I have always opposed the privatization of our countries health care system. In fact, this opposition has made me very skeptical about two-tier systems for fear that they could be the thin edge of the wedge towards privatization. 

As I began a family, and members of my own family grow older - the need for efficient timely diagnosis and treatment has become more and more important. 

While jumping the que because I can afford it would have been blasphemy in the past, certainly policy makers should be able to implement changes that put the health care consumer first. Surely this could be done with out sacrificing universality. 
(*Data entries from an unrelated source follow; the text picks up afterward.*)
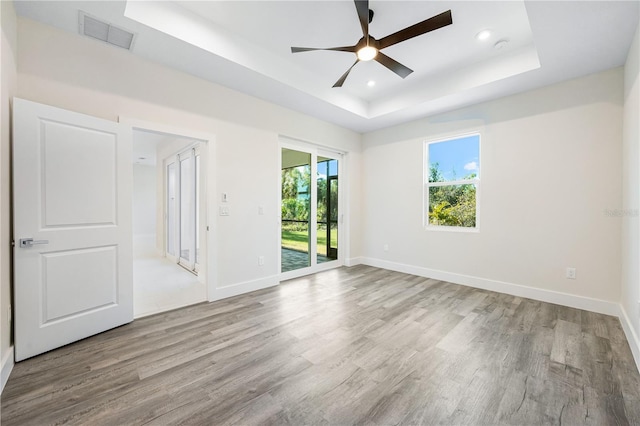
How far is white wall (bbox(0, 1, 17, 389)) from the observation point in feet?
6.16

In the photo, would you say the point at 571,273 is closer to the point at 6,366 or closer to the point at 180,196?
the point at 6,366

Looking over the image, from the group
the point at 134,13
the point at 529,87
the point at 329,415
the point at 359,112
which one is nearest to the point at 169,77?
the point at 134,13

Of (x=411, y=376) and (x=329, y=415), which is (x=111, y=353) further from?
(x=411, y=376)

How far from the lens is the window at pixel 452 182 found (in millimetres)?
4156

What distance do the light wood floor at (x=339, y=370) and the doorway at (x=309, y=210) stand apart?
169 centimetres

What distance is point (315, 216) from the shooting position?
4.91 m

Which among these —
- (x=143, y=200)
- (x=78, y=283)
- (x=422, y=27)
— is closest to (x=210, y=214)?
(x=78, y=283)

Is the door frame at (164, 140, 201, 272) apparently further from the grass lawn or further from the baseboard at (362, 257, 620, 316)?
the baseboard at (362, 257, 620, 316)

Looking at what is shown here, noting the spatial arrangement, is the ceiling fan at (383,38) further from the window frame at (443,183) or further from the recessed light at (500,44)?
the window frame at (443,183)

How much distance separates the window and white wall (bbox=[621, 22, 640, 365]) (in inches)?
60.0

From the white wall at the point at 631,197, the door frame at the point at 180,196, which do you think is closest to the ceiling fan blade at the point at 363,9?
the white wall at the point at 631,197

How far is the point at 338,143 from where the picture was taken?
516 centimetres

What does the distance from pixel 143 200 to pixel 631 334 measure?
12.1 m

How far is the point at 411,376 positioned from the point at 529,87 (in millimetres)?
3871
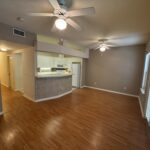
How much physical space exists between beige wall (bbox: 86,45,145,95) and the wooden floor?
6.55ft

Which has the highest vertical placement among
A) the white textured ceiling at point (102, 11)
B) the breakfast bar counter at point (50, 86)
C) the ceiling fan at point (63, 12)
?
the white textured ceiling at point (102, 11)

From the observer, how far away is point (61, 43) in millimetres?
4371

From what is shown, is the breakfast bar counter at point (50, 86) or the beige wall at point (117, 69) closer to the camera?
the breakfast bar counter at point (50, 86)

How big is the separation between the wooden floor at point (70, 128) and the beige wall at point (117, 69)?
6.55 ft

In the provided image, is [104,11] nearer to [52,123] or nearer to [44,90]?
[52,123]

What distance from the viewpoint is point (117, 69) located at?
5.48 m

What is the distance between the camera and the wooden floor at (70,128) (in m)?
1.88

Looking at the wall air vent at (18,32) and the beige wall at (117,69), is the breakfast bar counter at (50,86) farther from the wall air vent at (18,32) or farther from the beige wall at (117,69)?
the beige wall at (117,69)

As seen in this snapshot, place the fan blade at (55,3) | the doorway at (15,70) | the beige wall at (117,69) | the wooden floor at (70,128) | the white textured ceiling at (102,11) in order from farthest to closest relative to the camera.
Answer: the doorway at (15,70)
the beige wall at (117,69)
the wooden floor at (70,128)
the white textured ceiling at (102,11)
the fan blade at (55,3)

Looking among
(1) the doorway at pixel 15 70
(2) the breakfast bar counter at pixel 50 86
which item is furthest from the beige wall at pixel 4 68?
(2) the breakfast bar counter at pixel 50 86

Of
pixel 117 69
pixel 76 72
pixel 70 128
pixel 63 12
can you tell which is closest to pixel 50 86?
pixel 70 128

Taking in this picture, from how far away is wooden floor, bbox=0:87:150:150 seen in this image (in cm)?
188

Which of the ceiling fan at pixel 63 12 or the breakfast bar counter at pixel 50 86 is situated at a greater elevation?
the ceiling fan at pixel 63 12

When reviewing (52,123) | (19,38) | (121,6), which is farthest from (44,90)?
(121,6)
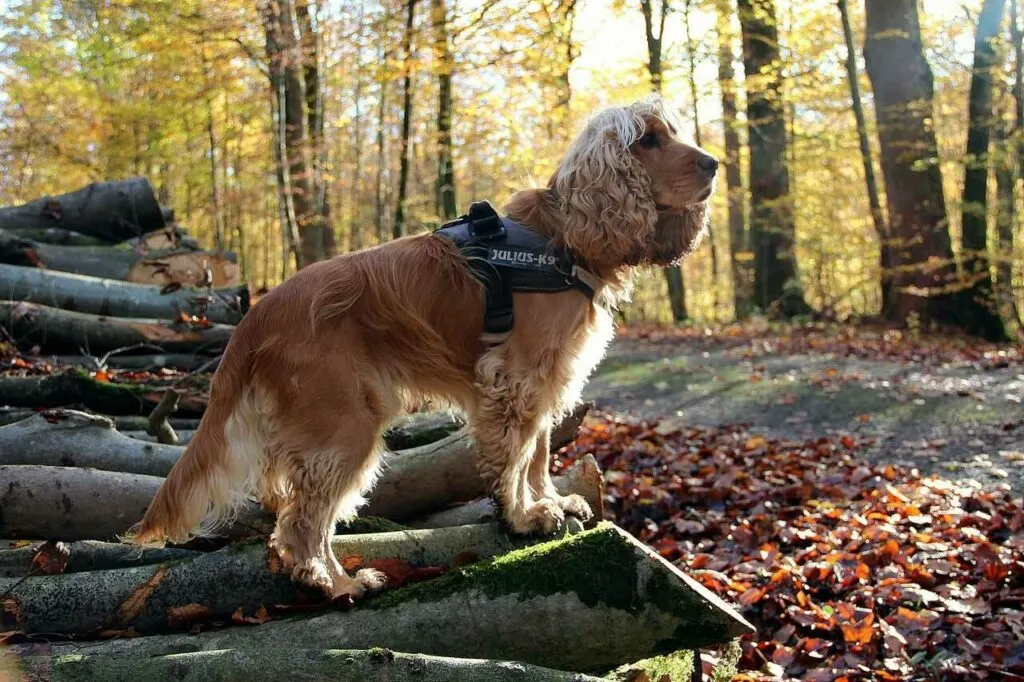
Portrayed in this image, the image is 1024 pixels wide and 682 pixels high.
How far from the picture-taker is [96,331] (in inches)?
270

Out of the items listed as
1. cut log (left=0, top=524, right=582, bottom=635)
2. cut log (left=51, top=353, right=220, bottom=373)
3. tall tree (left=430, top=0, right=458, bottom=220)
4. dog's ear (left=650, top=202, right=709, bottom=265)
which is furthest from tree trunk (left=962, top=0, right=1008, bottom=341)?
cut log (left=0, top=524, right=582, bottom=635)

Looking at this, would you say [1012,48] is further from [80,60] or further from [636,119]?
[80,60]

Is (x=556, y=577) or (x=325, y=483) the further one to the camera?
(x=325, y=483)

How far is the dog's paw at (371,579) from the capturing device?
128 inches

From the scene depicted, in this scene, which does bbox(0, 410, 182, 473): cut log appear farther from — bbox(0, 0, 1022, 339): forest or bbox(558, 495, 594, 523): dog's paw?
bbox(0, 0, 1022, 339): forest

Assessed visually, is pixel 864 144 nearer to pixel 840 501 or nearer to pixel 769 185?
pixel 769 185

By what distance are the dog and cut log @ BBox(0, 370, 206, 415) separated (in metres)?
1.87

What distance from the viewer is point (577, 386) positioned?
4.23 m

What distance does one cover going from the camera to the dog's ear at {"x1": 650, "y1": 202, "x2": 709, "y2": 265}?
4348 mm

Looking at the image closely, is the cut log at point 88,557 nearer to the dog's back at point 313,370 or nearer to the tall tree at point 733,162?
the dog's back at point 313,370

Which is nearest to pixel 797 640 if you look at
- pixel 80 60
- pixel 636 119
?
pixel 636 119

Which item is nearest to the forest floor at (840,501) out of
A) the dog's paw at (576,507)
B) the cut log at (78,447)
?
the dog's paw at (576,507)

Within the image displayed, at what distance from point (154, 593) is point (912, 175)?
610 inches

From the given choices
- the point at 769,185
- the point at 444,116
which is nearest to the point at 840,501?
the point at 769,185
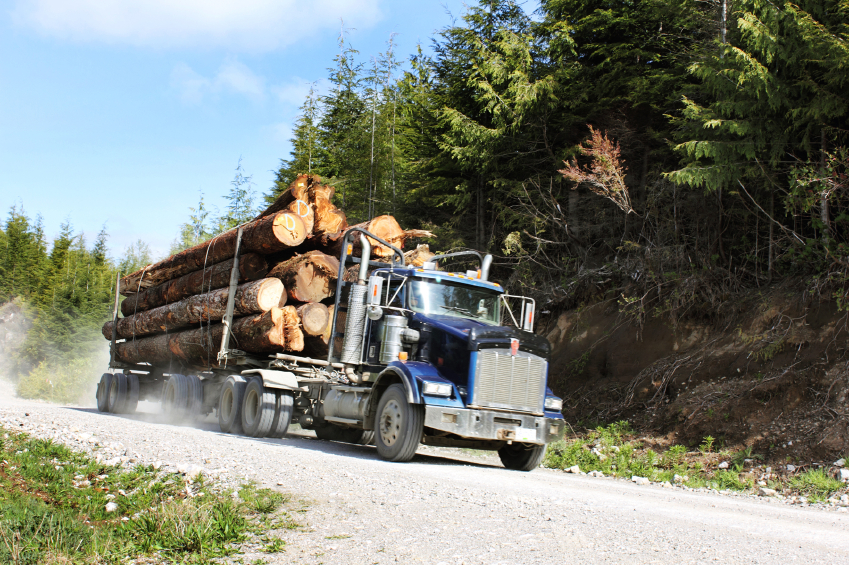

Governments keep throwing money at the health care system - it is a giant black hole. Despite the expenditures consumers are still enduring long wait lists. Creating financial incentives for improving the quantity, quality or effectiveness of healthcare will make the system better and increase capacity

For example, how much of our laboratory services and diagnostic equipment lay idle outside of the normal work day. Could a government not enter into a private-public partnership which would allow a third party access to this equipment in the evenings. This would go along way towards alleviating backlogs and ensuring prompt treatment. 

Could private partners be approached to make investments in equipment and medical expertise to complement - not compete with the current public system. Health consumers would not pay extra - the partners would be paid directly by government. The health care consumer would see more efficient and timely results. 

I am certainly not wedded to alternative health care delivery but a discussion of alternative policies and program delivery mechanisms is certainly worthy of consideration. Canadians are having challenges  accessing hospital based services in an efficient manner. Rationalization has not been a financial or organizational success.

Yes, there are lots of political landmines in such an alternative delivery process, especially the ability to resolve human resource conflicts It would mean structural changes but the failure to address the existing bottlenecks in healthcare delivery might make for a more serious challenge to universality. 

Improving access to hospital and  reducing wait times for diagnostic tests are of the utmost importance to healthcare consumers who should not be forced to endure excruciating pain or be denied timely diagnosis because the system is inefficient.  
We need our leaders to be honest, open and innovative to protect our great system of universality in a way that improves accessibility, capacity and the cost of delivery while responding to consumers medical and social needs.
Of course, elections are no time to discuss policy.